From 7d2ef728e6820441f8c4e591789f217a9c56957b Mon Sep 17 00:00:00 2001
From: Debanjum Singh Solanky <debanjum@gmail.com>
Date: Fri, 12 Apr 2024 02:49:39 +0530
Subject: [PATCH] Fix identifying pdf files on server

Introduced bug in previous commit that would stop indexing PDF files
as trying to check content_group instead of mime_type is application/pdf
---
 src/khoj/utils/helpers.py | 10 ++++++----
 1 file changed, 6 insertions(+), 4 deletions(-)
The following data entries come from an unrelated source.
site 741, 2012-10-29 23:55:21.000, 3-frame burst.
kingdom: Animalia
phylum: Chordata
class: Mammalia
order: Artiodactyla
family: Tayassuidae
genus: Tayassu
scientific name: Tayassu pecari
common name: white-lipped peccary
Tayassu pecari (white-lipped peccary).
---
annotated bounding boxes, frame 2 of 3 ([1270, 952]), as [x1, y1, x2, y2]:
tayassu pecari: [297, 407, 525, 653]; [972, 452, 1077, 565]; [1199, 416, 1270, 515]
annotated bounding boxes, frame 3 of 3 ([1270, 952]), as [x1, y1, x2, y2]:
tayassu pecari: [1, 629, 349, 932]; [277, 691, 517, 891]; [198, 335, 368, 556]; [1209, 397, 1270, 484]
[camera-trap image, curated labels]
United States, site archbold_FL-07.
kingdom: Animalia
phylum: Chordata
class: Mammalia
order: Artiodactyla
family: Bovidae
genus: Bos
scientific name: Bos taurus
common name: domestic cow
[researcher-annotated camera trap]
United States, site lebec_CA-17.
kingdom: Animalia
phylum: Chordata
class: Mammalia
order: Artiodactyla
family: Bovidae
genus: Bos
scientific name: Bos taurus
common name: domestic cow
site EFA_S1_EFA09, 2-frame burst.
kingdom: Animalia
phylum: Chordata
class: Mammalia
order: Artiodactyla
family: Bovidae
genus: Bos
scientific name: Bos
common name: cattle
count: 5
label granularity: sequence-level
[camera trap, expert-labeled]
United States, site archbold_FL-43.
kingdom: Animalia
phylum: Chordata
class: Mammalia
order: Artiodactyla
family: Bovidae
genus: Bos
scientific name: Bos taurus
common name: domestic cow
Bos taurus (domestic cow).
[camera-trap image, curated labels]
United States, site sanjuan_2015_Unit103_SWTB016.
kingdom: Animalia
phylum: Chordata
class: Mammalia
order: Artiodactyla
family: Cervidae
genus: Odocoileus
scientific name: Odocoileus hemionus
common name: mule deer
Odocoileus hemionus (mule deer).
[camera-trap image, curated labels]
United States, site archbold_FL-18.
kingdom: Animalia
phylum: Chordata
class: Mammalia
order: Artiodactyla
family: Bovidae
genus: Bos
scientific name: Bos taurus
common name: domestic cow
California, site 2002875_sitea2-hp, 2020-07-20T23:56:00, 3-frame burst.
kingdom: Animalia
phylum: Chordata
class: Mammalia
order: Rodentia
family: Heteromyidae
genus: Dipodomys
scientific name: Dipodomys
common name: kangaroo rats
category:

diff --git a/src/khoj/utils/helpers.py b/src/khoj/utils/helpers.py
index ada828b3..d14ef62e 100644
--- a/src/khoj/utils/helpers.py
+++ b/src/khoj/utils/helpers.py
@@ -102,14 +102,16 @@ def get_file_type(file_type: str, file_content: bytes) -> tuple[str, str]:
 
     # Infer content type from reading file content
     try:
-        content_type = magika.identify_bytes(file_content).output.group
+        content_identity = magika.identify_bytes(file_content).output
+        content_type = content_identity.mime_type
+        content_group = content_identity.group
     except Exception:
         # Fallback to using just file type if content type cannot be inferred
         content_type = file_type
 
-    if file_type in ["text/markdown"] and content_type in ["code", "text"]:
+    if file_type in ["text/markdown"] and content_group in ["code", "text"]:
         return "markdown", encoding
-    elif file_type in ["text/org"] and content_type in ["code", "text"]:
+    elif file_type in ["text/org"] and content_group in ["code", "text"]:
         return "org", encoding
     elif file_type in ["application/pdf"] and content_type == "application/pdf":
         return "pdf", encoding
@@ -117,7 +119,7 @@ def get_file_type(file_type: str, file_content: bytes) -> tuple[str, str]:
         return "jpeg", encoding
     elif file_type in ["image/png"] and content_type == "image/png":
         return "png", encoding
-    elif content_type in ["code", "text"]:
+    elif content_group in ["code", "text"]:
         return "plaintext", encoding
     else:
         return "other", encoding